Todos os líderes que participaram da reunião nesta terça-feira (2) apoiaram a iniciativa, inclusive o líder do governo no Senado, Fernando Bezerra Coelho (MDB-PE). O líder do MDB, Eduardo Braga (AM), disse ao GLOBO que essa proposta foi apoiada por todos os partidos.

Aumento de juros

A equipe econômica reagiu à proposta. O secretário do Tesouro, Bruno Funchal , disse ao GLOBO que a proposta acabaria prejudicando os vulneráveis no futuro, com aumento de juros e do desemprego.

"Essa incerteza se traduz em risco, que se traduz em taxa de juros (mais altas). Isso vai aumentar os juros e com isso menos investimentos e geração de empregos. Para a nossa retomada econômica, para o dia seguinte da pandemia, é muito ruim. O vulnerável hoje vai ser punido no futuro. Sem contar o efeito inflacionário", afirmou.

O secretário afirma que o país precisa de riscos e juros baixos para gerar emprego .

"Precisamos ajudar o vulnerável hoje e que ele tenha a possibilidade de se empregar no pós-crise. Para isso é preciso juro baixo e crescimento. A proposta de Bolsa Família fora do teto é uma flexibilização do teto, que vai na direção contrária ao que a gente quer", disse.

Funchal alerta que a flexibilização do teto de gastos pode gerar uma percepção de risco tendo o aumento nos juros como consequência:

"A pessoa que está precisando de ajuda hoje, o vulnerável, vai ter mais difiluidade de encontrar emprego no futuro. O efeito colateral de ter o Bolsa Família fora do teto é muito pior. O impacto é na geração de emprego. A gente tem que pensar nos vulneráveis hoje e amanhã".

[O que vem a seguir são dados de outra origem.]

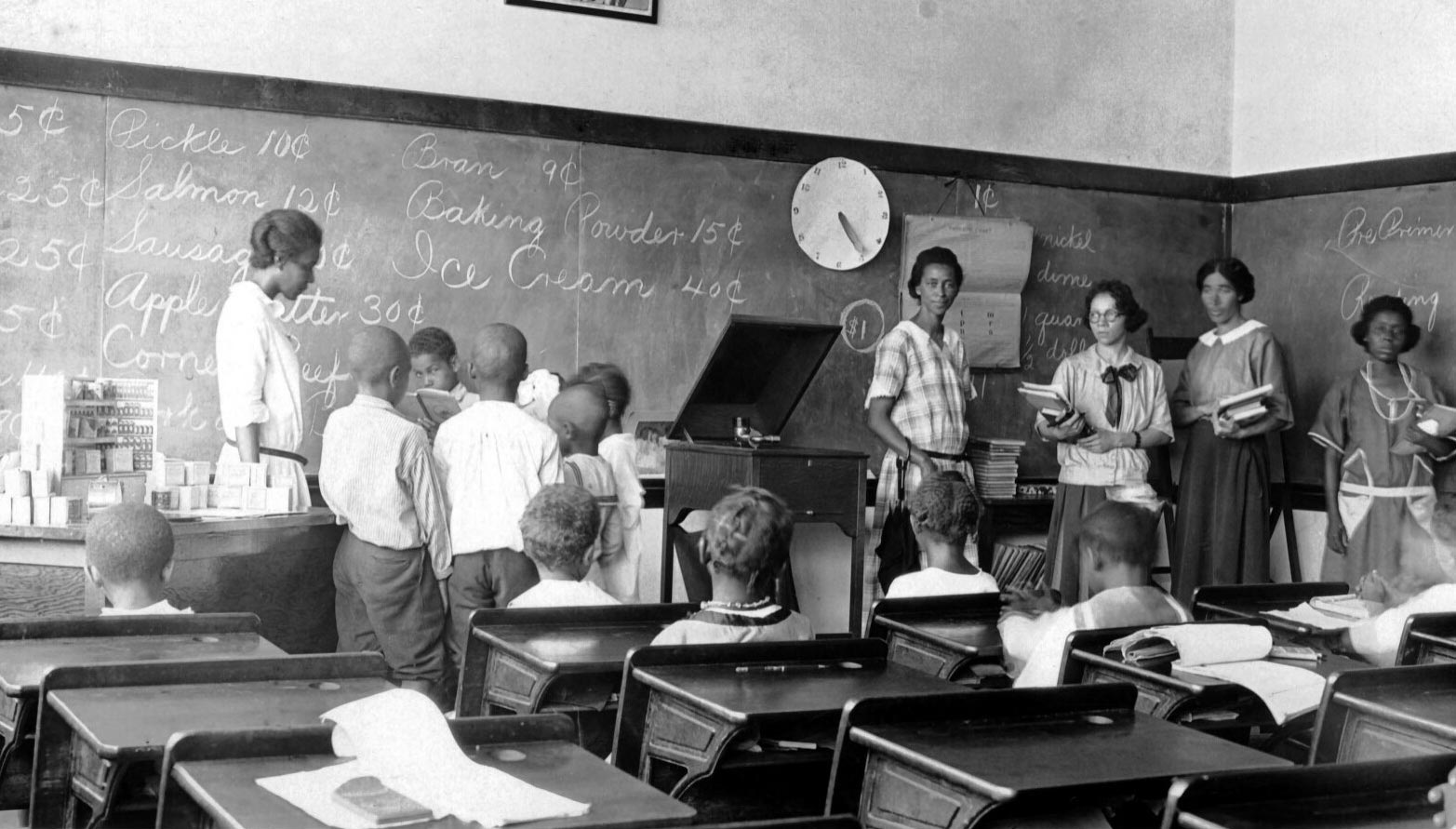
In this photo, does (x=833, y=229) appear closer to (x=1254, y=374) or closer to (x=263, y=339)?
(x=1254, y=374)

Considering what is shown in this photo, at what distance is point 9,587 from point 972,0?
465 cm

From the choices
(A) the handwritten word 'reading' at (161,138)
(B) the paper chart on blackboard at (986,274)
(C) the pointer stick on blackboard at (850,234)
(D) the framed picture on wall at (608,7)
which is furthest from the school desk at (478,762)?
(B) the paper chart on blackboard at (986,274)

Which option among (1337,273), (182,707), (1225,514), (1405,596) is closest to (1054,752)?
(182,707)

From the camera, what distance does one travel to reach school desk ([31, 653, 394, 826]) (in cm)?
194

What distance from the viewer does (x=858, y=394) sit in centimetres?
634

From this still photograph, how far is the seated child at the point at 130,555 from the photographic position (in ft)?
9.48

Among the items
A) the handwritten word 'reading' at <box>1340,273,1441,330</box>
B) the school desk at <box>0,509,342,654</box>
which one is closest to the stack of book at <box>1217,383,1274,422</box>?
the handwritten word 'reading' at <box>1340,273,1441,330</box>

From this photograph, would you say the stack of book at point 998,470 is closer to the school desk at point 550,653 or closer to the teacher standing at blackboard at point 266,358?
the teacher standing at blackboard at point 266,358

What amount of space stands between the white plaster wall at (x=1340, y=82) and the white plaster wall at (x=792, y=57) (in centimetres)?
15

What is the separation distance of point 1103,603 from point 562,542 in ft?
4.00

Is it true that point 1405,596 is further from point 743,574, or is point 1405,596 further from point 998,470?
point 998,470

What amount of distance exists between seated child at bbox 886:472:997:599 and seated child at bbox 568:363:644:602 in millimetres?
1015

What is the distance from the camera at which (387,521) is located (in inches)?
164

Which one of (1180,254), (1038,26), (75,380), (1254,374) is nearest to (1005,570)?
(1254,374)
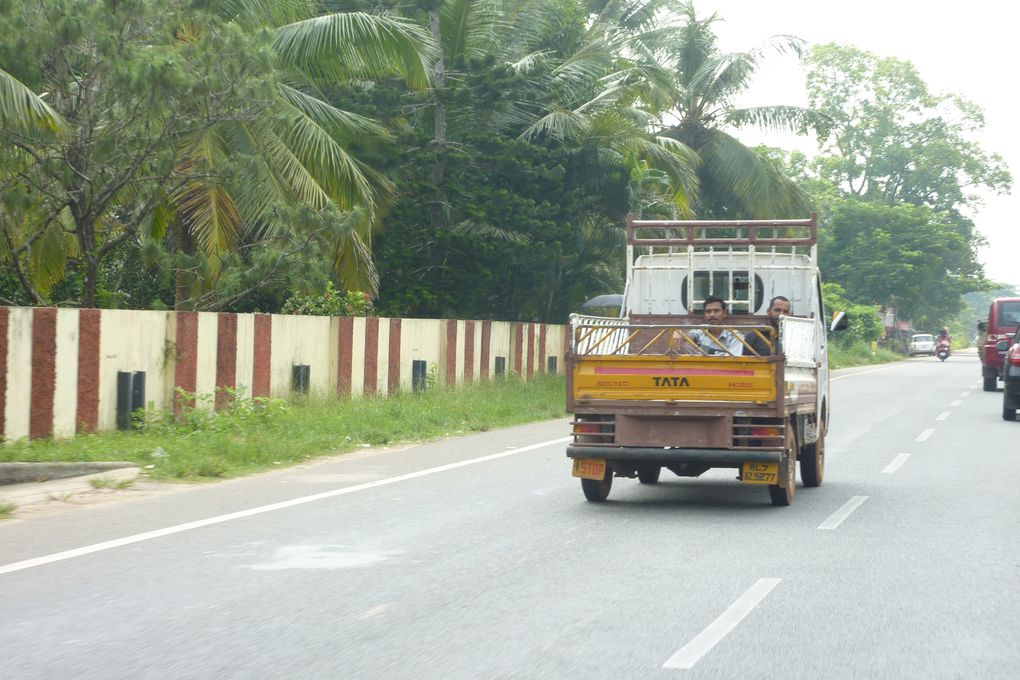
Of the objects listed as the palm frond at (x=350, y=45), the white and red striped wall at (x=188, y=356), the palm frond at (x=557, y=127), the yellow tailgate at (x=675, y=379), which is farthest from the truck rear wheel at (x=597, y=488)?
the palm frond at (x=557, y=127)

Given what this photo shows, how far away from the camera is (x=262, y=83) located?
17344mm

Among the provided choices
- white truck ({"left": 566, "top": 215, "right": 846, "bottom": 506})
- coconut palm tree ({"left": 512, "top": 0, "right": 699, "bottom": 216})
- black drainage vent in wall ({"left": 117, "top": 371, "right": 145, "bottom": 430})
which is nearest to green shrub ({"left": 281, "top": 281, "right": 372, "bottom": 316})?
black drainage vent in wall ({"left": 117, "top": 371, "right": 145, "bottom": 430})

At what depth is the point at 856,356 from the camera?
6044cm

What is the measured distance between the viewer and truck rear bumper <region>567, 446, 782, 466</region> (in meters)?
9.80

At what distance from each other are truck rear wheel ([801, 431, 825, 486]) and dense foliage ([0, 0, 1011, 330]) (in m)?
8.25

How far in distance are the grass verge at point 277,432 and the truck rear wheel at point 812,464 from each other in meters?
5.16

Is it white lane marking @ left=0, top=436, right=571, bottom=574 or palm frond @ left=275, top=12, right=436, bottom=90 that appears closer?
white lane marking @ left=0, top=436, right=571, bottom=574

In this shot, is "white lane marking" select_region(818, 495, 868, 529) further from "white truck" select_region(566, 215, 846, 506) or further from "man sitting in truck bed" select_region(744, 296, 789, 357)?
"man sitting in truck bed" select_region(744, 296, 789, 357)

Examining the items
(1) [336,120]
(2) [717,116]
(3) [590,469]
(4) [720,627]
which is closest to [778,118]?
(2) [717,116]

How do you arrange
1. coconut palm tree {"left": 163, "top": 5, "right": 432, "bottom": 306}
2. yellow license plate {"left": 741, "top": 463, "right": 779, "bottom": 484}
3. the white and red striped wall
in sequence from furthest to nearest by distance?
coconut palm tree {"left": 163, "top": 5, "right": 432, "bottom": 306} → the white and red striped wall → yellow license plate {"left": 741, "top": 463, "right": 779, "bottom": 484}

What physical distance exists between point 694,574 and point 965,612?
1552mm

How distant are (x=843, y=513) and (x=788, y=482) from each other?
0.48 meters

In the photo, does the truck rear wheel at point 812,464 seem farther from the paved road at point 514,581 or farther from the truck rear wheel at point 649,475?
the truck rear wheel at point 649,475

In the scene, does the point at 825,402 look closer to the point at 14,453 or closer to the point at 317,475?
the point at 317,475
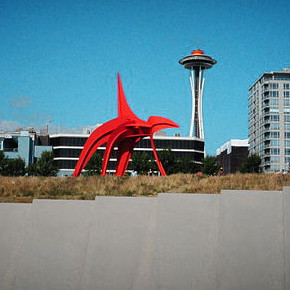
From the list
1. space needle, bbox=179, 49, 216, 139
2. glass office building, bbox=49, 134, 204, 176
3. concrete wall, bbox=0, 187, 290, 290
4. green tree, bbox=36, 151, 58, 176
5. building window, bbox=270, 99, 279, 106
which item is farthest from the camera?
space needle, bbox=179, 49, 216, 139

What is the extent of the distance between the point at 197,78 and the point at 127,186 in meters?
135

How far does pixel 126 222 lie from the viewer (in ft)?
50.8

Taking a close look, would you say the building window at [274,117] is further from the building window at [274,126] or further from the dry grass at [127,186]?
the dry grass at [127,186]

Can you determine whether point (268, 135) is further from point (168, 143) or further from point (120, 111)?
point (120, 111)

O secretário também disse o objetivo da PEC é viabilizar o auxílio emergencial sustentável.

"Para isso precisa de contrapartida para trazer previsibilidade nas contas do futuro. A gente está pensando no dia seguinte da crise", acrescentou.

Na avaliação do economista Felipe Salto, diretor-executivo da Instituição Fiscal Independente (IFI), a medida não faz sentido.

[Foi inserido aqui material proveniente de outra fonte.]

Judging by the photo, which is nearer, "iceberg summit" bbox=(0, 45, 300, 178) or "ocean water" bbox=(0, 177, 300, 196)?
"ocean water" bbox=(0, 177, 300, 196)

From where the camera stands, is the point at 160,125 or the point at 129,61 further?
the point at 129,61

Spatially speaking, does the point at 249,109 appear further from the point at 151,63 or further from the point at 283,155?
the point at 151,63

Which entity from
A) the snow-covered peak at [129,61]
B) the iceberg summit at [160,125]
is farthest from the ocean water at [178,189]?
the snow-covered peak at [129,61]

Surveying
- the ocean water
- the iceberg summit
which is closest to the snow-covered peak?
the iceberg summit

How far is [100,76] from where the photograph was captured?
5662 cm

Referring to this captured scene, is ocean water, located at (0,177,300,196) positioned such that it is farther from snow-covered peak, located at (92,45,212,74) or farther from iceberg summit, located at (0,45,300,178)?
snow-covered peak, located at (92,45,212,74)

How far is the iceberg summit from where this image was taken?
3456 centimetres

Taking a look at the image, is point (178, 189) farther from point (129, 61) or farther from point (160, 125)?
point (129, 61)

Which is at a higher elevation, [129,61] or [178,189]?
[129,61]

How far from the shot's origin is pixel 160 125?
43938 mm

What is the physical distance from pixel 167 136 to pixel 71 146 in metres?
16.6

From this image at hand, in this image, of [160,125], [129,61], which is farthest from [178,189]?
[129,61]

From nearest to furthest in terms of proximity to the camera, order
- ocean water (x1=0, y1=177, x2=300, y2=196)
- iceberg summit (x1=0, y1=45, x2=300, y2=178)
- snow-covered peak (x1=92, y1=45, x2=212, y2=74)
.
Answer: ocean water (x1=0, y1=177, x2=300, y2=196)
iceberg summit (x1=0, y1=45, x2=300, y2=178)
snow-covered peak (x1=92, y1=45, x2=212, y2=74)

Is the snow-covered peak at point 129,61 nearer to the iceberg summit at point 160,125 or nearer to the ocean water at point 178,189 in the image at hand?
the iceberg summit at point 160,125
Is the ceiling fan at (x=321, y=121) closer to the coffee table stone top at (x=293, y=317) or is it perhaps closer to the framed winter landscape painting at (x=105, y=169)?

"Retirar o bolsa família do teto não faz sentido. Foge à lógica da regra e não seria necessário, inclusive, porque o Bolsa Família vem sendo realizado sem problemas sob as regras do teto", afirma.

Por outro lado, o Ministério da Cidadania é a favor da proposta. O Orçamento para este ano ainda não foi votado e prevê R$ 34,9 bilhões para o programa. O relator tanto da PEC emergencial quanto do Orçamento é o mesmo, o senador Márcio Bittar (MDB-AC).

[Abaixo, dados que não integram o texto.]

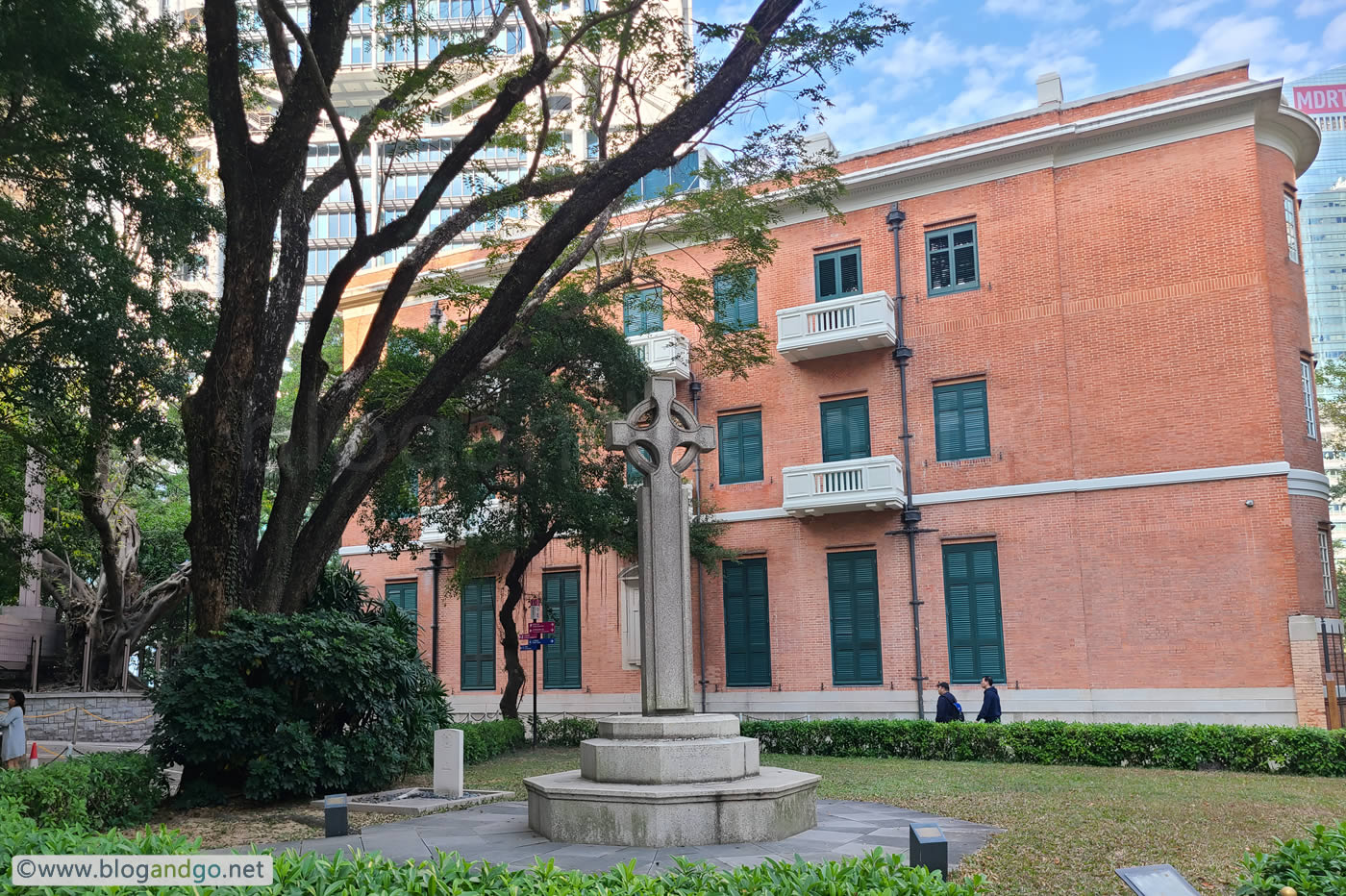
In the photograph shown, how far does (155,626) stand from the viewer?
3228 cm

Tirar o benefício do teto permitirá aumentá-lo já neste ano e sem nenhum corte de gastos como compensação.

Bittar fará ainda hoje a leitura em plenário do novo parecer da PEC do auxílio, que deve ser votada nesta quarta-feira. O parecer esta mais enxuto e desidratado que a versão anterior. Ele retirou da proposta pontos polêmicos, como o fim do piso de gastos para saúde e educação.

O relator também tirou da proposta um dispositivo que revogava a destinação de 28% da arrecadação do PIS e Pasep para o BNDES, já tentada pelo governo durante a reforma da Previdência em 2019.

O texto mantém gatilhos para corte de despesas no futuro. No caso da União, quando as despesas obrigatórias somarem 95% das despesas totais. Para estados e municípios, quando a despesa atingir 95% da receita. Nesses casos, os governos poderão acionar medidas como congelamento de salários de servidores e suspensão de concursos.

Pelo texto, o presidente Jair Bolsonaro terá que encaminhar em seis meses a partir da promulgação da PEC um projeto ao Congresso um plano para detalhar cortes de benefícios tributários. Os custos desses benefícios deverão ser reduzidos de 4,2% do PIB hoje para 2% em oito anos. Os cortes não serão lineares e nem poderão atingir incentivos e Fundos de Desenvolvimento Regional, Simples, Zona Franca de Manaus, entidades sem fins lucrativos, a cesta básica e o Prouni.

Auxílio emergencial

O relatório prevê o pagamento do auxílio emergencial sem o corte de gastos de forma imediata.

O texto trata o auxílio emergencial como "residual", com o objetivo de "enfrentar as consequências sociais e econômicas da pandemia da Covid-19". Por isso, ele tira o auxílio das metas fiscais, do teto de gastos e da regra de ouro (que impede o endividamento para pagar despesas correntes) durante o exercício financeiro de 2021.

A proposta prevê congelar os salários dos servidores públicos e a contratação de pessoal por dois anos a partir da decretação do "Estado de Calamidade Pública", que depende de solicitação posterior do Executivo e autorização do Congresso.